Fuzzy Matching Configuration:
Your configuration looks correct, but after bulk imports, the system temporarily increases the threshold to prevent false positives during the import flood:
defect.duplicate.threshold=85 // Your setting
defect.duplicate.threshold.active=95 // Actual runtime value
Check the active threshold value in the admin console under Defect Tracking > Detection Settings. If it’s higher than 85, that explains why obvious duplicates aren’t being caught.
Bulk Import Validation:
The validation completing without errors is misleading. The bulk import process disables fuzzy matching during the import itself (for performance), which means:
- Duplicates within the imported batch aren’t detected
- The similarity index becomes fragmented
- Post-import duplicate detection uses the fragmented index
Duplicate Consolidation:
Here’s the fix process:
- Stop the duplicate detection service temporarily
- Reset the active threshold to match your configuration
- Rebuild the similarity index with full re-indexing:
alm-admin reindex --module=defects --mode=full --algorithm=levenshtein
- Run a retroactive duplicate scan on the imported defects:
alm-admin scan-duplicates --date-range=2025-10-18:2025-10-30 --action=flag
This will identify duplicates created during and after the import without auto-merging them.
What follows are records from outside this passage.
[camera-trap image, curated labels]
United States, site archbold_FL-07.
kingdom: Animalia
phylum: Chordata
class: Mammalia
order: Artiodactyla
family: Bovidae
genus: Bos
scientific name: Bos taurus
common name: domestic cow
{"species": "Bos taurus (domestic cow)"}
Defect Lifecycle Management:
Configure the duplicate detection to handle all workflow states, not just New defects. Add this to your configuration:
defect.duplicate.check.states=New,Open,InProgress,Reopen
defect.duplicate.merge.states=New,Reopen
This ensures detection works across states but only allows automatic merging for New and Reopened defects (to prevent data loss).
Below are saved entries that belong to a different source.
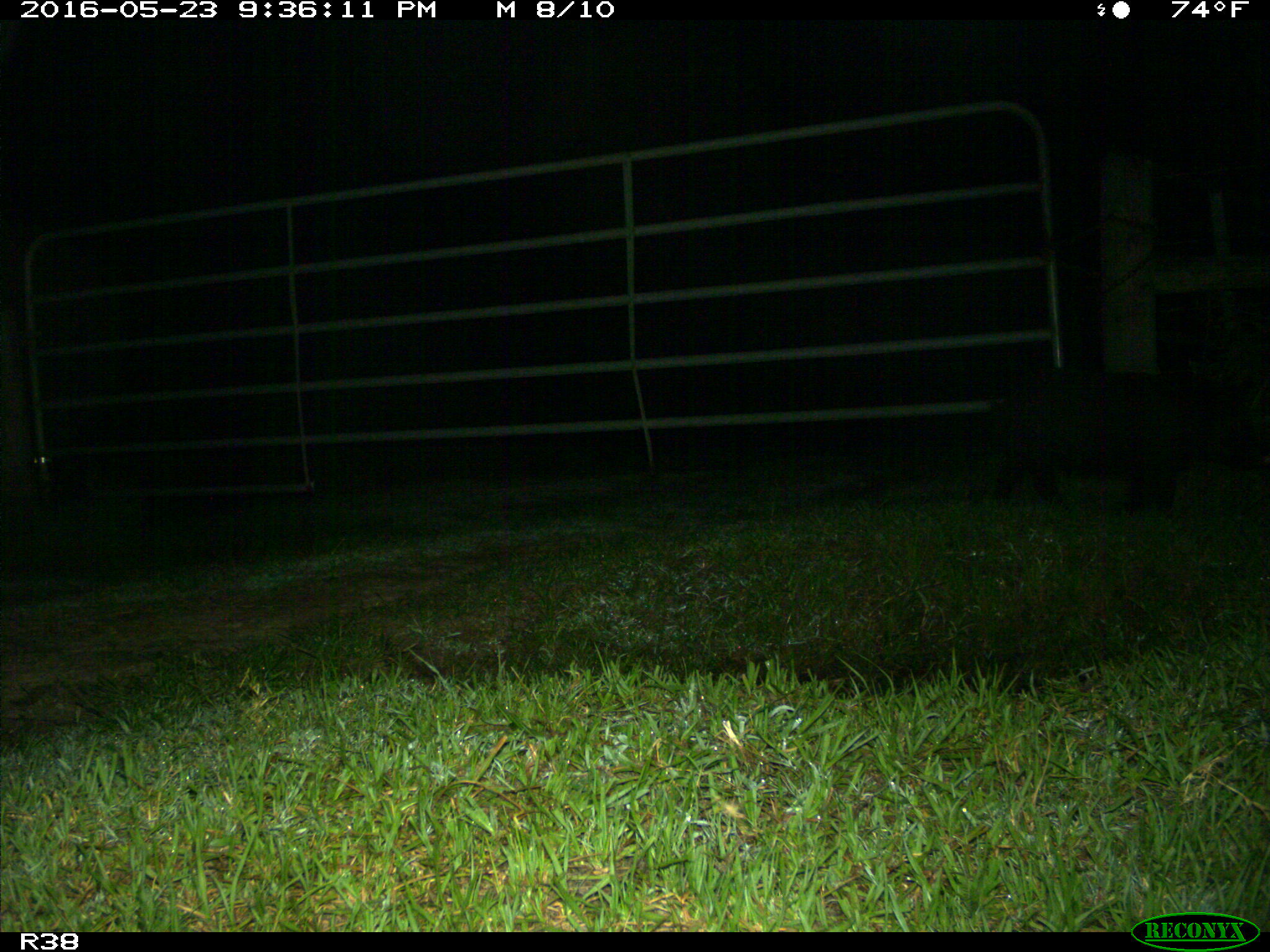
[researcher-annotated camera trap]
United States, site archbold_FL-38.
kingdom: Animalia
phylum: Chordata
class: Mammalia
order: Artiodactyla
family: Suidae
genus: Sus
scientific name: Sus scrofa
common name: wild boar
Prevention for Future Imports:
For bulk imports exceeding 1000 defects, use the staged import mode:
alm-import --file=defects.csv --mode=staged --batch-size=500 --enable-duplicate-check
This imports in smaller batches with duplicate detection enabled between batches, preventing the issue from recurring.
After following these steps, your duplicate detection should return to normal operation within 2-4 hours as the index stabilizes.